Nioh 2 > Bloodborne is a very easy thing for me to explain. Nioh 2 being Nioh 1.5 is not a bad thing at all because Nioh 1 was a very strong foundation with some rather glaring issues, those being the poor attempt at telling a story and the over-repetition of gameplay during the course of a long ass game. On the other hand, Nioh 2 had a very enjoyable story, and the increased variety in weapons plus Yokai Shift made the combat more enjoyable and more varied over the course of the 100+ hours I spent on it. All the best parts of Nioh 1 were kept and possibly even slightly improved on.

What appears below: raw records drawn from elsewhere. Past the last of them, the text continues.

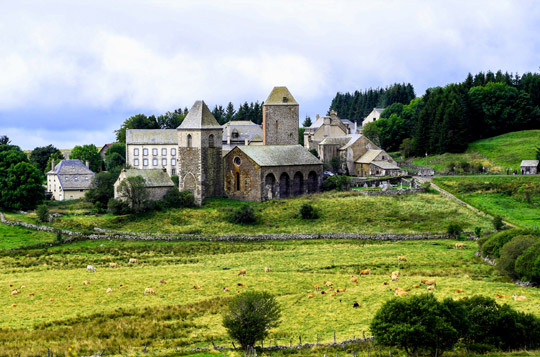 Tour de l'Aubrac en liberté - France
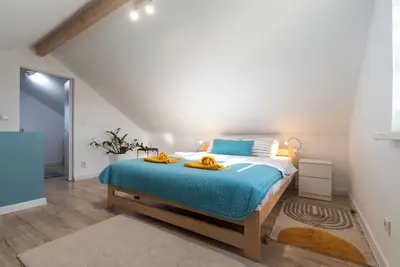 Image de Charming 2-bedroom cottage in Kołczewo with WiFi and Ac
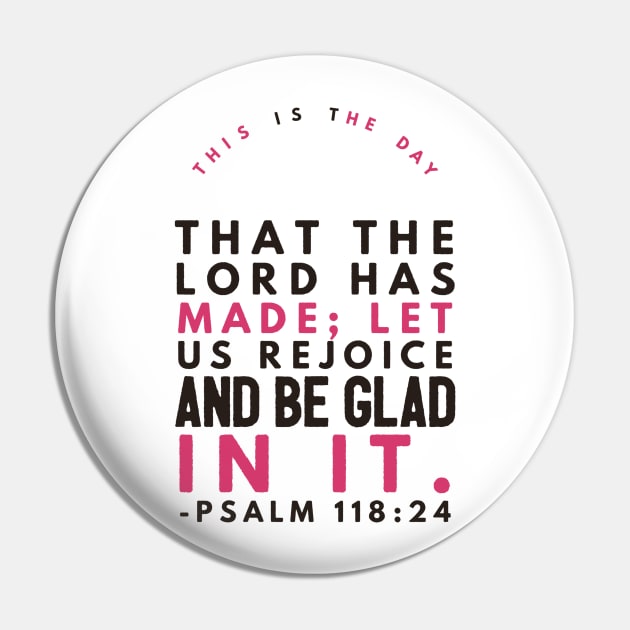 Psalm Bible Verse Pin by JakeRhodes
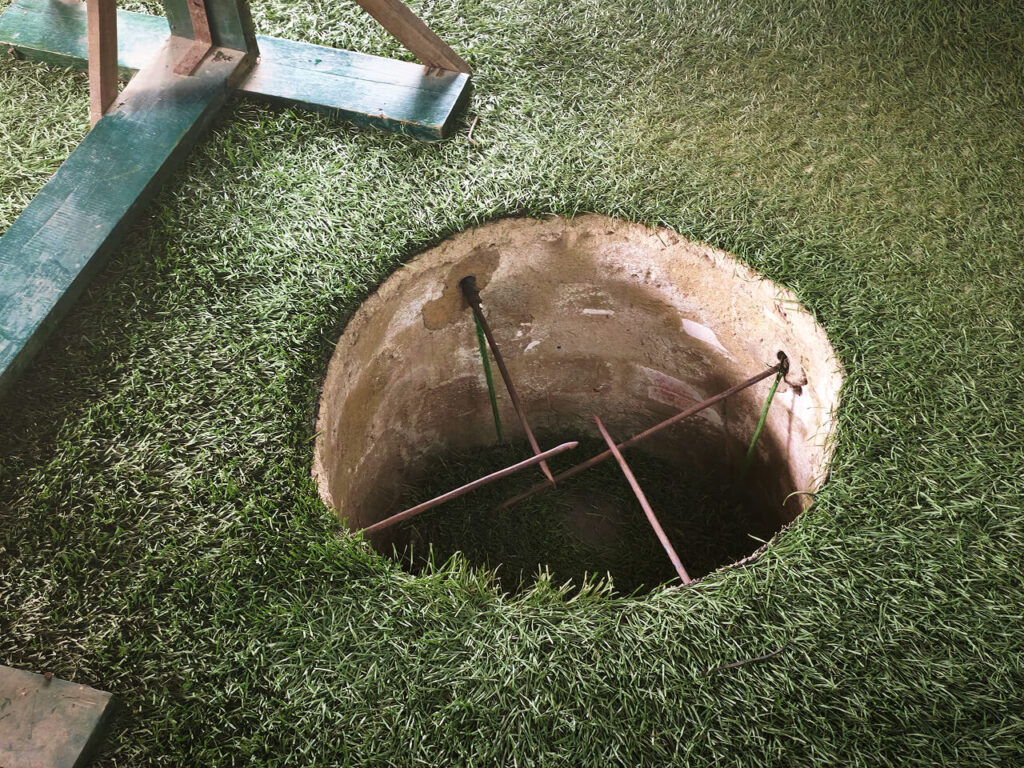 Booby Traps at the Cu Chi Tunnels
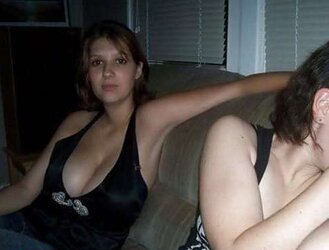 Big-Chested Amateurs - Huge-Titted GFs - Candids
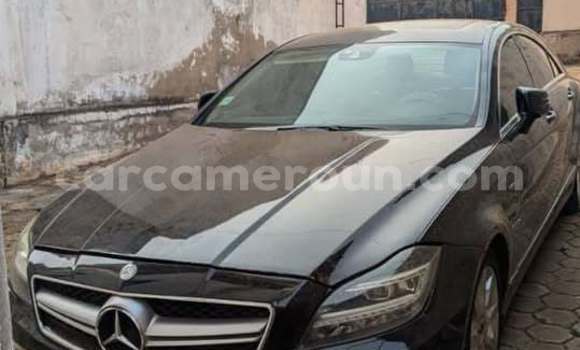 Acheter Occasion Voiture Mercedes‒Benz CLS–Class Noir à Yaoundé, Central Cameroon Acheter Occasion Voiture Mercedes‒Benz CLS–Class Noir à Yaoundé, Central Cameroon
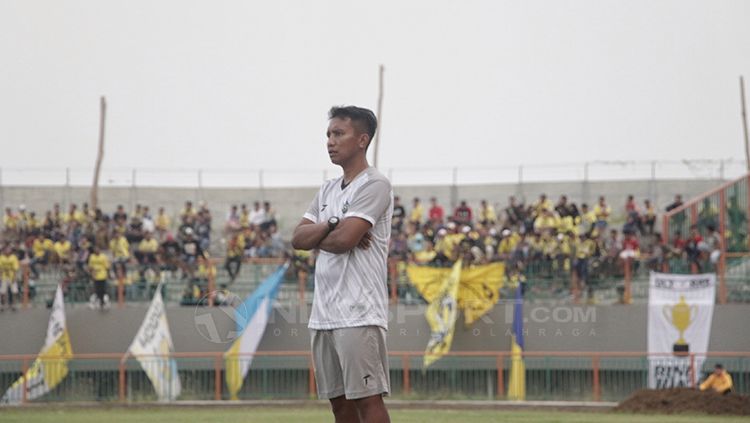 Puji Handoko. Copyright: © Fitra Herdian/INDOSPORT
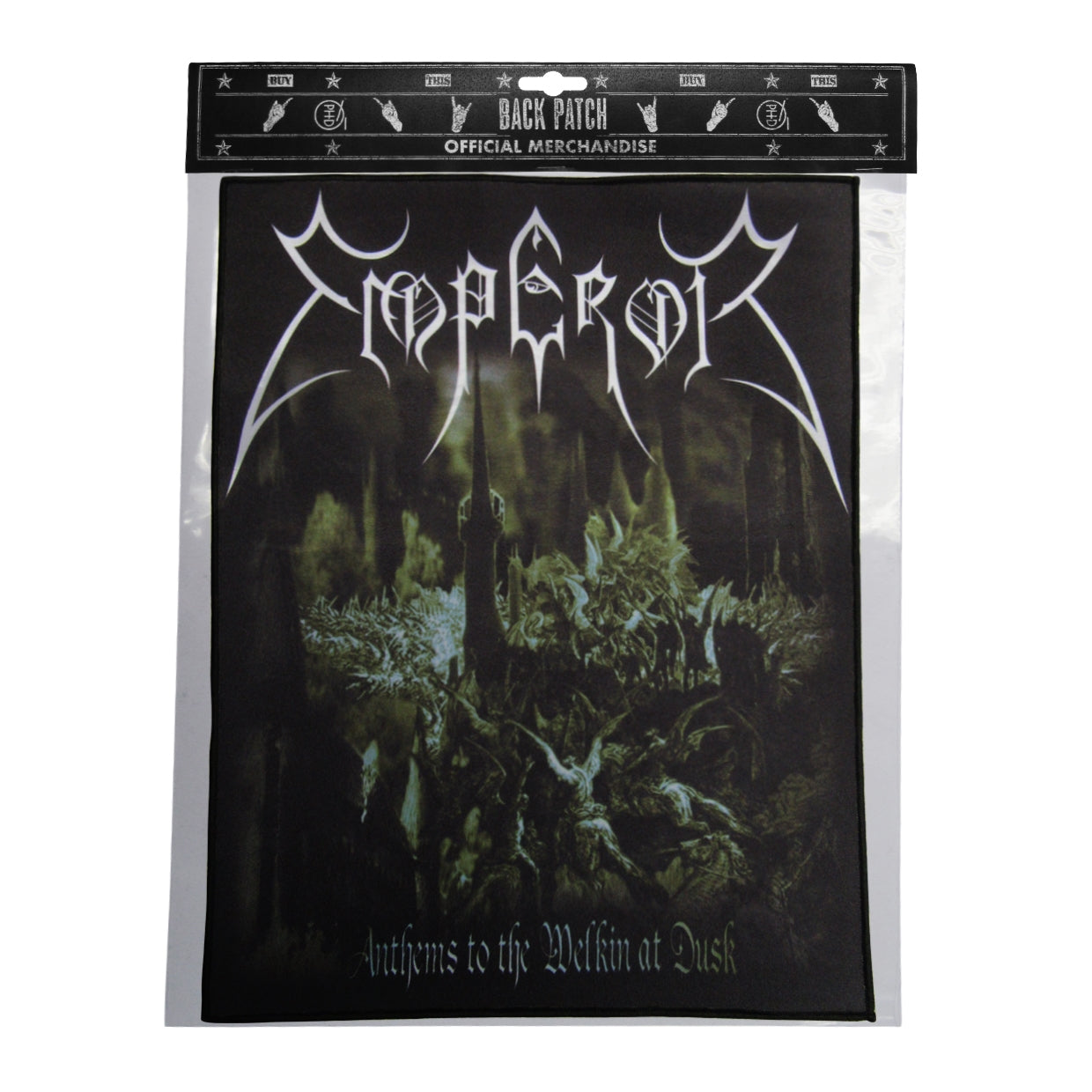 Emperor Sew-On Patch - Anthems (Backpatch) | Buy Now For 19.99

Hopefully my issue with Bloodborne's lack of any story explanation is something you can understand. This was a big problem for me when playing it. I kept waiting to have some sense of why I was fighting all these things or who some of the characters were, but in the end I felt just as confused as when I started. I've taken the same route as probably lots of players have and gone to YouTube to try to find out wtf was going on. And while it was nice to see VaatiVidya breaking it down, I still wondered how anyone who didn't bother making this game their life could ever find half of that story.

So, let me take a step back then. Clearly these souls-type games aren't totally focused on the story. If they were, they'd make a bigger deal out of it. I'd be missing the point if I only compared these two games based on the story. The important question then is which game did I enjoy playing more, right?

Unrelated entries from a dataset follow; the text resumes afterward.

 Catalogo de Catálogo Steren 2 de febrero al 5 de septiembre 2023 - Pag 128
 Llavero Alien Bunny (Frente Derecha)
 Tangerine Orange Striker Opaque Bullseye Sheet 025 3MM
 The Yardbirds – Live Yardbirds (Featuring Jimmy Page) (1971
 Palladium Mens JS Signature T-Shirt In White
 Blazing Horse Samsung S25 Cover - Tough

It was Nioh 2. To start, I enjoyed the faster tempo of Nioh's combat more than Bloodborne's. I also thought the weapons and the 3-tiered moveset each one had in Nioh 2 was a lot of fun to explore. Countering an opponent's strong attack with a Brute Yokai counter never felt unsatisfying, and I thought the boss fights were more consistently enjoyable in Nioh 2.

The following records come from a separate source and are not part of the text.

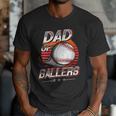 Dad Of Ballers Shirt Volleyball Baseball Dad Of Baller Men T-Shirt Dad Of Ballers Shirt Volleyball Baseball Dad Of Baller Men T-Shirt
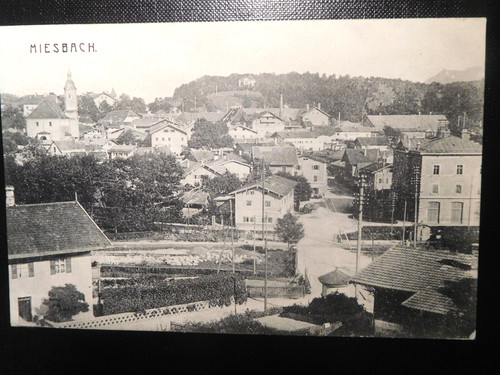 Barriera ferroviaria miesbach - ferroviaria,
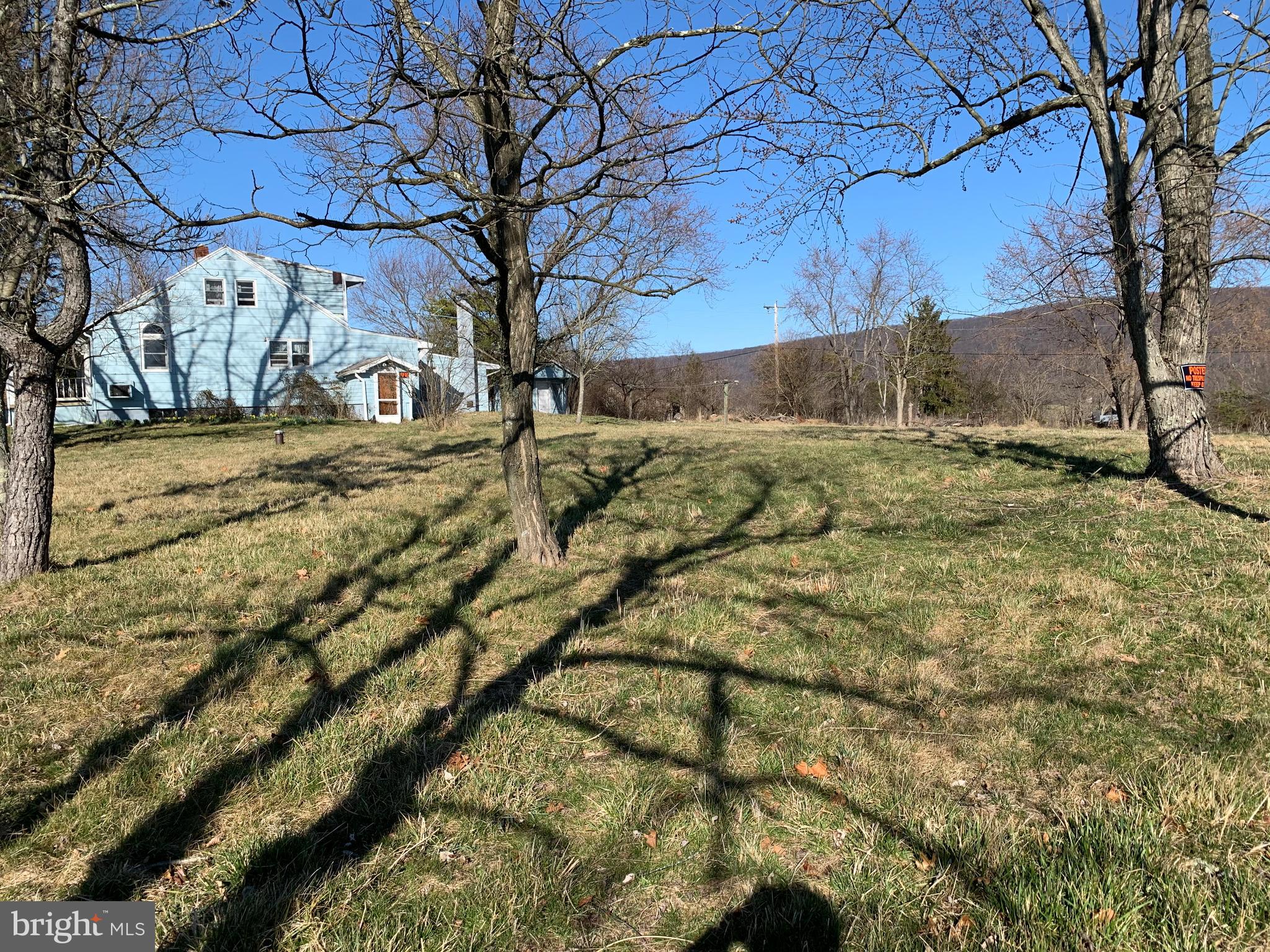 11169 Winchester Grade Road Berkeley Springs, WV 25411 - Photo 26 of 28 From property line on the south side towards house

If you dislike Nioh 2 solely on the principle that it's just too much of the original game (which you also don't seem to have a huge affinity for), I'm not too bothered by that. One of my favorite series is Ratchet & Clank, which has not deviated too far from its core gameplay loop since the day it began, but I'm okay with that because it's dope af and I'd play that shit for days on end with no complaints. Obviously you want to see some changes between games, but I thought Nioh 2 did enough of that to keep things interesting. I made the complaint about Borderlands 3's core loop getting tiring, but 1) I think Nioh's got a better core loop than Borderlands does, and 2) Borderlands regressed in other ways from BL2 to BL3, so it had to do more with its gameplay to be a better game.